Volver
De regreso a México, tras meses de pandemia, al autor se le han acumulado sombras y lleva flores para nuevas tumbas
Mi nuevo amigo Daniel me ha regalado una perla de sabiduría que debería clonarse a menudo. Me cuenta que su abuelo se acercó al cristal inclinado donde se alineaban magníficos cortes de carne y a la pregunta de “¿Qué desea?” que le espetó el carnicero, el buen hombre respondió: “Volver”. La invaluable inteligencia de antaño, de los años magullados por el campo y los caminos, entrelazada con la intuitiva grandeza del conocimiento en las yemas, tal como mi abuelo Pedro Félix era capaz de infundir un donaire que transpiraba respeto, seriedad y genio con tan sólo abrocharse el botón de los cuellos de la camisa sin necesitad de corbata alguna.
Escribo estas líneas al volver a México por primera vez desde la última FIL de Guadalajara en persona, dieciocho meses que significan el peso exacto de la palabra Volver: no vuelvo el mismo que se fue y supongo no volver al mismo lugar. Se me han acumulado sombras y llevo flores para las nuevas tumbas de mi hermano Paco y tantas otras almas que se esfumaron con la peste y supongo hallar cerrados no pocos lugares donde deambulaba y también nuevos espacios ignotos. Vuelve una forma quizá mejorada de quien intenta escribir por el anhelo de intentar leer párrafos inéditos o renovados por una inesperada Esperanza con mayúscula y volveré a ver la huella de una jacaranda que no se ha derretido con las lluvias o la tos que provoca la bugambilia morada que se quedó colgando al filo de una ventana donde llegué a dormir.
Vuelvo con dos o tres libros nuevos bajo el brazo, recién salidos del horno de sus imprentas con las ansias por presentarse en las manos de los lectores que me esperan y me espera mi madre ya salida de las páginas de una novela que escribí para ella. Por lo mismo, iré a la tumba de mi padre para prometerle la novela que le debo y sueño con la inasible posibilidad de que veré a mis hijos de niños, donde no les ha pasado ni un año ni mudanza encima, columpiándose en un parque por el rumbo de Coyoacán y si me apuras, sueño con verme la silueta delgadísima de mí mismo ayer, cuando todo parecía de mantequilla y aún no se vivían los terremotos que no han cicatrizado ni los pulmones que se quedaron sin oxígeno en la impredecible pandemia de la perdición.

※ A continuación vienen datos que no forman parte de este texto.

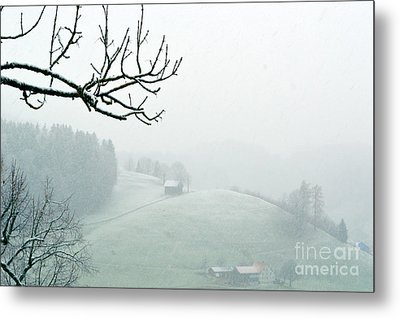 Metal Print featuring the photograph Morning Fog - Winter In Switzerland by Susanne Van Hulst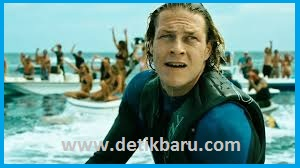 Johhny Utah di Film Point Break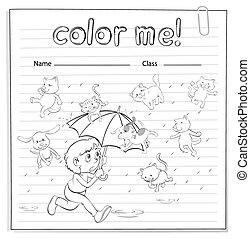 A worksheet showing a rain with cats and dogs on a white...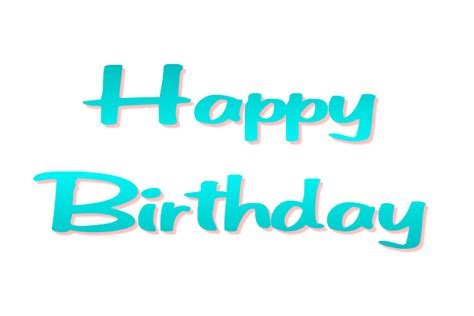 happy birthday logo design png happy birthday transparent png images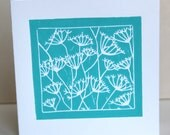 Seed-heads lino-cut greetings card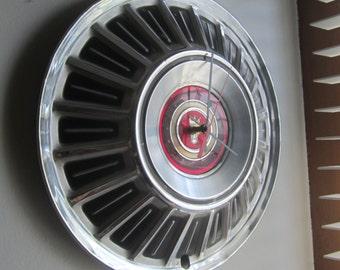 1967 Ford LTD Hubcap Clock no.2120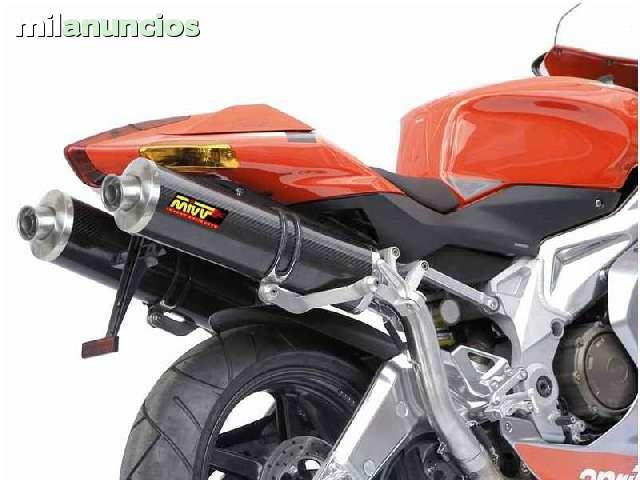 ESCAPE APRILIA RSV TUONO 1000 2004 200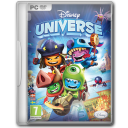 Disney Universe icon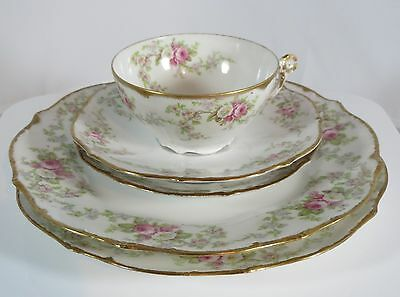 5 Pieces - Limoges - Bawo & Dotter - Elite Works - #BWD94 - Circa 1900-1914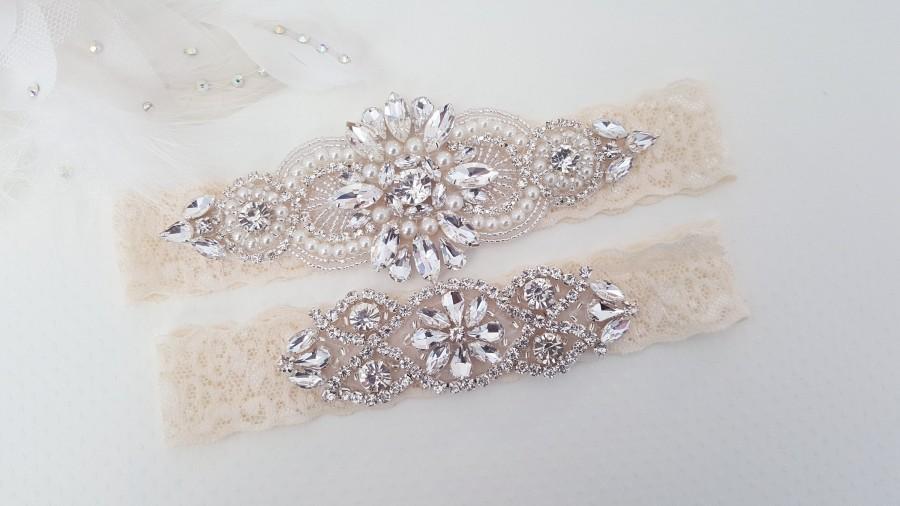 Hochzeit - Wedding Garter Set, Bridal Garter set, Lace Garter set, Crystal Bridal Garter, Silver Wedding Garter, Wedding Garter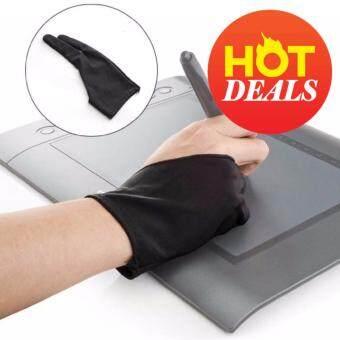 WRITERTOY ถุงมือกันจอสำหรับวางมือเขียนบนแท็บเล็ต Super glove (สีดำ)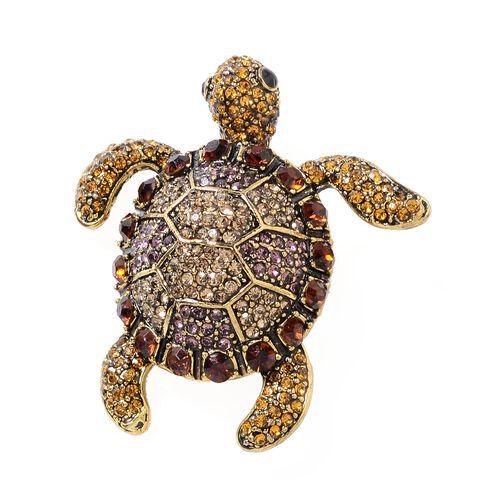 Multi Colour Austrian Crystal (Rnd) Turtle Brooch in Gold Tone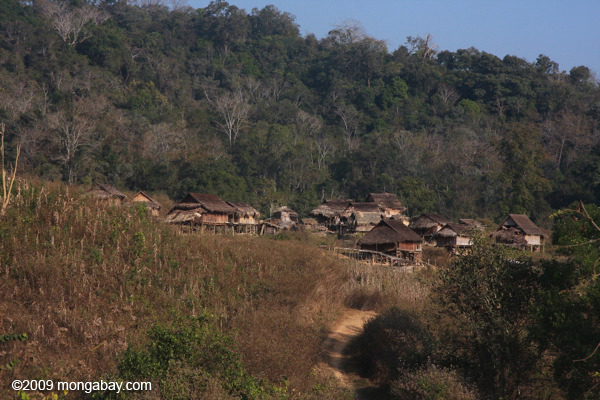 Village near Nam Et-Phou Louey National Protected Area in Lao PDR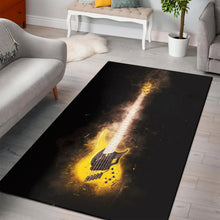 Load image into Gallery viewer, Guitar Bass  Printing Instrument Rug,  Kitchen Rug,  Halloween Gift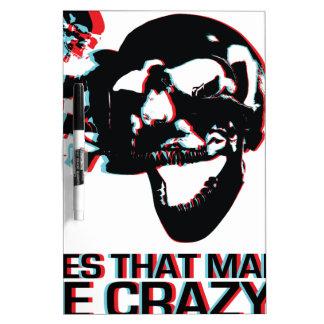 Crazy Skull Dry-Erase Whiteboards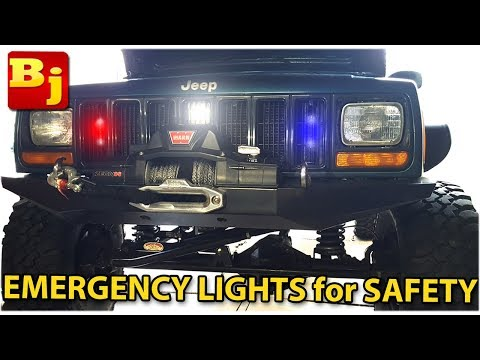 How To Add Emergency Warning Lights To Your Vehicle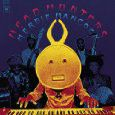 Herbie Hancock - Headhunters (CD)
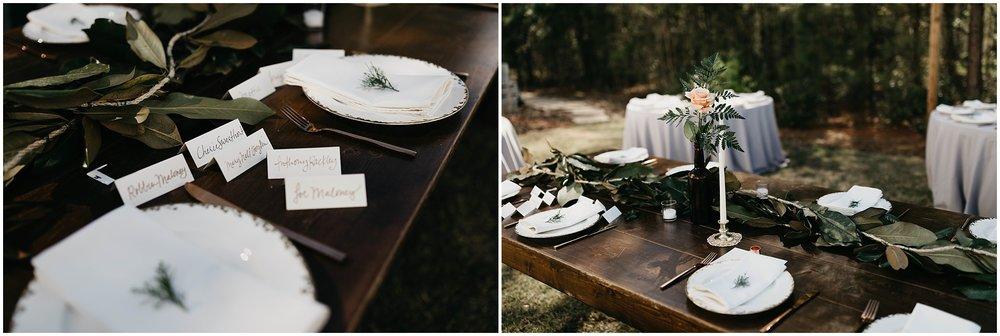 estes_park_wedding_colorado_photographer_0098.jpg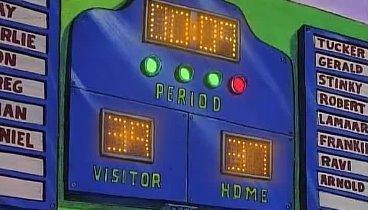 Hey Arnold Temporada 01 Capitulo 11 - En la banca - Falso amigo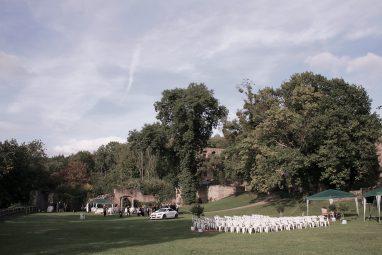 Elke Rott - Die Zeremonie - Freie Trauungen - Nörten Hardenberg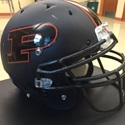 Palmyra High School - Boys Varsity Football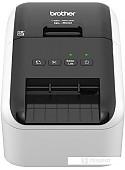 Термопринтер Brother QL-800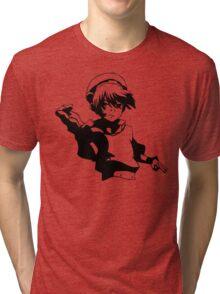 Toph Stencil Art Tri-blend T-Shirt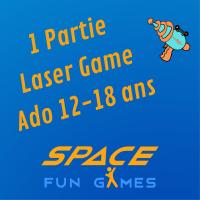 1 partie de Laser Games: Ado 13 - 18 ans / Etudiant <25 ans
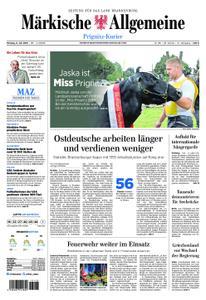 Märkische Allgemeine Prignitz Kurier - 08. Juli 2019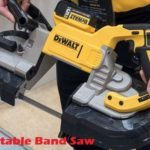 Best Portable Band Saw Of 2021 Under $200, $300, $500 - Reviews & Buying for DIY Projects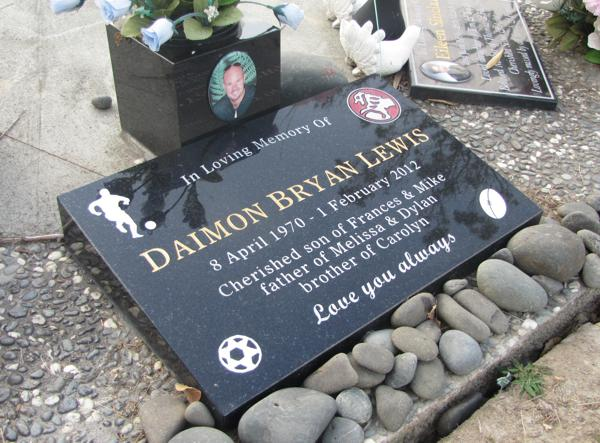 Cremation Headstones Crafted Memorials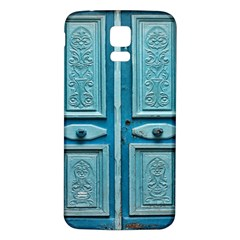 Turquoise Oriental Old Door Samsung Galaxy S5 Back Case (white)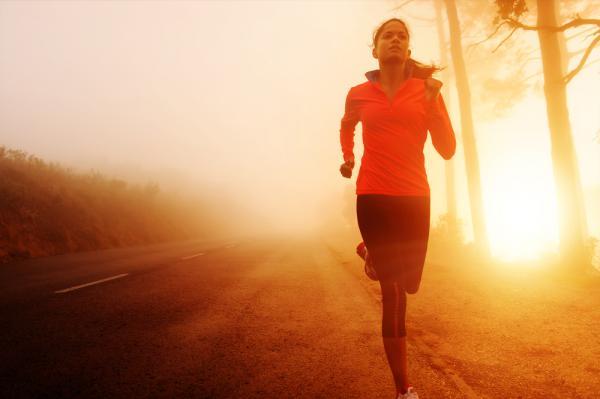 Sportovně-motivující skupinka - Fotografie skupiny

Vuelvo a suadero, a los baches en casi todas las calles, las sonrisas con un solo diente enmarcado en oro y el microbús de ruta delirante: vuelvo a los abrazos con los amigos que extraño a diario y a los libros que sólo se consiguen a la sombra del Tzompantli y a los murales que parece que cobran vida, igualito que el grafiti debajo de los puentes y las jornadas de todos los climas, los aguaceros de lluvia ácida, la calle que sigue intacta, el insulto de una arquitectura imperdonable y el júbilo de los perros callejeros. Vuelvo a las andadas donde perdí la serenidad ahora envuelto en una sobriedad donde aquilato lo cerquísima que estuve de caer en un abismo en Iztapalapa y el laberinto de Tepito donde narraba en voz alta un ronco con los huesos tatuados sobre los dedos de la mano y las calles con camellón y los tacos de canasta y la torta de tamal y la cara de carnal y las hojas de cuadernos estilo italiano y las niñas engargoladas y las estatuas anónimas y la plaza que se abre a los pies de la casa de un Poeta con mayúscula, cerca de la avenida interminable y las estaciones de todos los recuerdos y el paisaje increíble de volcanes nevados en tierra tan caliente y los micrófonos amplificados de la amnesia y la retahíla de mentiras y el jolgorio de la ignorancia funcional y los nuevos nombres de la corrupción y los ríos entubados, los lagos disecados, la serpiente naranja tan endeble cuando sale de las entrañas ancestrales y el santo olor de las panaderías y la falda hasta el huesito en tiempos de la microminifalda cuando ya no se vale piropo y los ojos de un vendedor de lotería con el que compartí reintegro un día y las mesas por donde deambulan los tríos o el arpa con jaraneros o las paletas que confirman que vuelvo para comer todos los colores y oler el aroma de la biografía que llevo tatuada y los nombres de todos los afectos y los rumbos por donde nunca me he perdido para poder murmurar más cerca de un silencio que en realidad uno vuelve porque nunca se va del todo.